#### INFORMATION SUPPLIED
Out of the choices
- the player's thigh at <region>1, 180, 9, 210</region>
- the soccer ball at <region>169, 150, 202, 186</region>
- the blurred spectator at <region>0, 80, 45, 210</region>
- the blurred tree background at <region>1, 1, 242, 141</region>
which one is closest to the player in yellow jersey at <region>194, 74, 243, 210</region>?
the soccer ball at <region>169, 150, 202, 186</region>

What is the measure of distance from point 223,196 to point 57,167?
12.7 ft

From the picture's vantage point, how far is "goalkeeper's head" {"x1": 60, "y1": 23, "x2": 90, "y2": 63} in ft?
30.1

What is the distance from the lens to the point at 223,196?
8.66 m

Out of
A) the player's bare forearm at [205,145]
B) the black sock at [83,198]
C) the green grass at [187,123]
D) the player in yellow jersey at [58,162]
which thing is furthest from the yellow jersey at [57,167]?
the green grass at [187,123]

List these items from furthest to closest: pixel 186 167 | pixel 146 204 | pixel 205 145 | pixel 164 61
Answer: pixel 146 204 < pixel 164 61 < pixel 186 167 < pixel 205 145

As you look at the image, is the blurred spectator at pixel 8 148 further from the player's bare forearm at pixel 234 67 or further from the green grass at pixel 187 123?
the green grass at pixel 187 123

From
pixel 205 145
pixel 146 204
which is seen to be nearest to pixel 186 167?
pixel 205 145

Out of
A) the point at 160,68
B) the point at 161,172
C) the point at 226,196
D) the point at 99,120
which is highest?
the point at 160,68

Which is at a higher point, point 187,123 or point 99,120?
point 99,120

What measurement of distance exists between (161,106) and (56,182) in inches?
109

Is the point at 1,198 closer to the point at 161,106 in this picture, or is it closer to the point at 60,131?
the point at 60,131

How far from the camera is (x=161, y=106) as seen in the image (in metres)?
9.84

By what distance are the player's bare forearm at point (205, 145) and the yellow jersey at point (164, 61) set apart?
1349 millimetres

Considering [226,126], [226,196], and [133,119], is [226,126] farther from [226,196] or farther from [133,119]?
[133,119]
########
#### INFORMATION SUPPLIED
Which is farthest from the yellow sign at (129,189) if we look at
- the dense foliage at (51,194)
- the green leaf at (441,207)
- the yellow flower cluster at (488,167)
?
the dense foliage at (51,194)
########
#### INFORMATION SUPPLIED
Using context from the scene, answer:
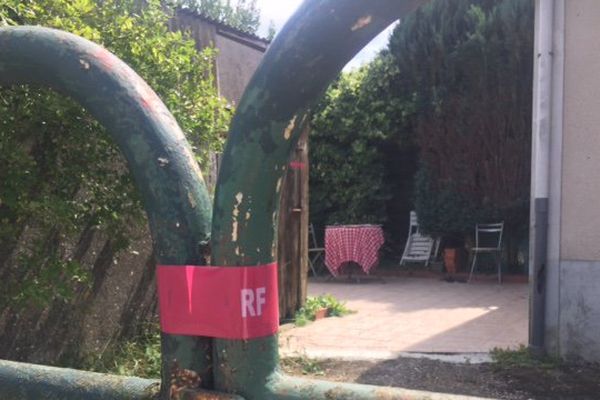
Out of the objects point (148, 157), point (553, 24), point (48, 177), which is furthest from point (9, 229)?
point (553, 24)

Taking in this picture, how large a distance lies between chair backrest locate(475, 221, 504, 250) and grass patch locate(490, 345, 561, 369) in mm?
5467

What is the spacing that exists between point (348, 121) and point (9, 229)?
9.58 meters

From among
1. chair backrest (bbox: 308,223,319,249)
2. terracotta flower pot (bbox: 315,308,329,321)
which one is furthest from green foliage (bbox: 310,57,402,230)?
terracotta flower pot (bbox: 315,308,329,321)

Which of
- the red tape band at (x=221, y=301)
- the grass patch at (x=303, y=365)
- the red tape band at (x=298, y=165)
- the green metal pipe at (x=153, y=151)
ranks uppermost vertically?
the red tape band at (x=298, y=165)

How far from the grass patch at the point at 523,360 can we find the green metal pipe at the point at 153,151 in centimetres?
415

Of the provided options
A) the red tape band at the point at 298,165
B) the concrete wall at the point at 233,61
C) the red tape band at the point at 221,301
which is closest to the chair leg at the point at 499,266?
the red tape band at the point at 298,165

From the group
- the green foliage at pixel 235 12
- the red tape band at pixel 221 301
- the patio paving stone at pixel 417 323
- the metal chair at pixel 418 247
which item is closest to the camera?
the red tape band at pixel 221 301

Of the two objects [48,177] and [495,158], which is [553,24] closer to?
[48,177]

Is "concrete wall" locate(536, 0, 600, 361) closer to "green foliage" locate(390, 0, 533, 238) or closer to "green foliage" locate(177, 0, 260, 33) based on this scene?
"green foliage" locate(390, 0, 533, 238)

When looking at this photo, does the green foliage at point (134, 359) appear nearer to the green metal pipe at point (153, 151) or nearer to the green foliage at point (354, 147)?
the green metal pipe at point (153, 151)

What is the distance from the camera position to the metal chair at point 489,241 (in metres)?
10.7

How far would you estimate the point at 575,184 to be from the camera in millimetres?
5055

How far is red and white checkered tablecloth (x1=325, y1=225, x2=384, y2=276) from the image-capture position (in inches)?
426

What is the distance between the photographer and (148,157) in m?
########
THE TASK: Locate every line of the listing above that contains the word "terracotta" and copy each such line.

FULL OUTPUT:
2. terracotta flower pot (bbox: 315,308,329,321)
terracotta flower pot (bbox: 315,308,329,321)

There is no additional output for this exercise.